**Task description**
Print all the data that follows exactly, images excluded.

**Collected material**
======
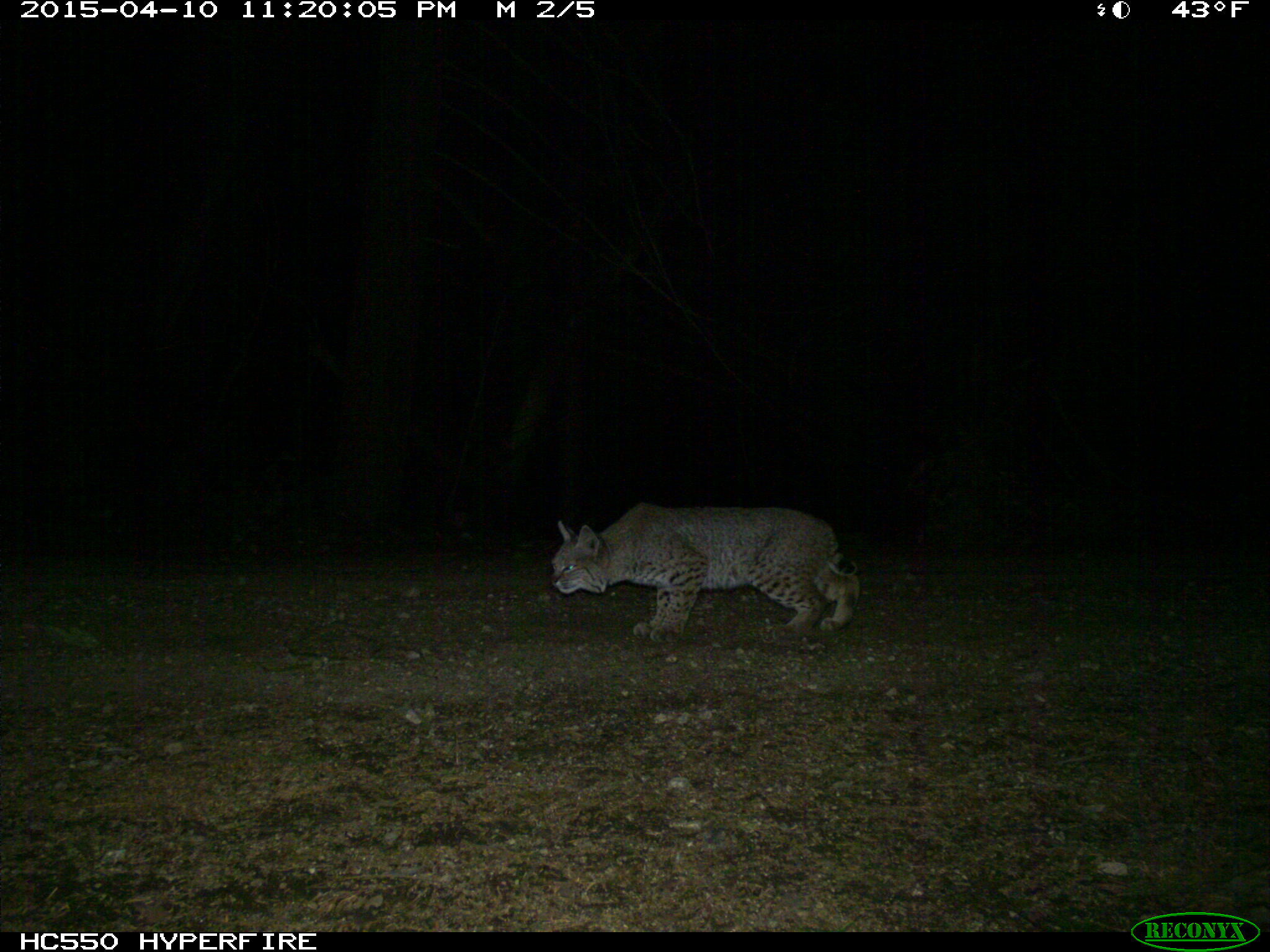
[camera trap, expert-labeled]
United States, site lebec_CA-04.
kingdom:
======
**Your solution**
[camera trap, expert-labeled]
United States, site lebec_CA-04.
kingdom:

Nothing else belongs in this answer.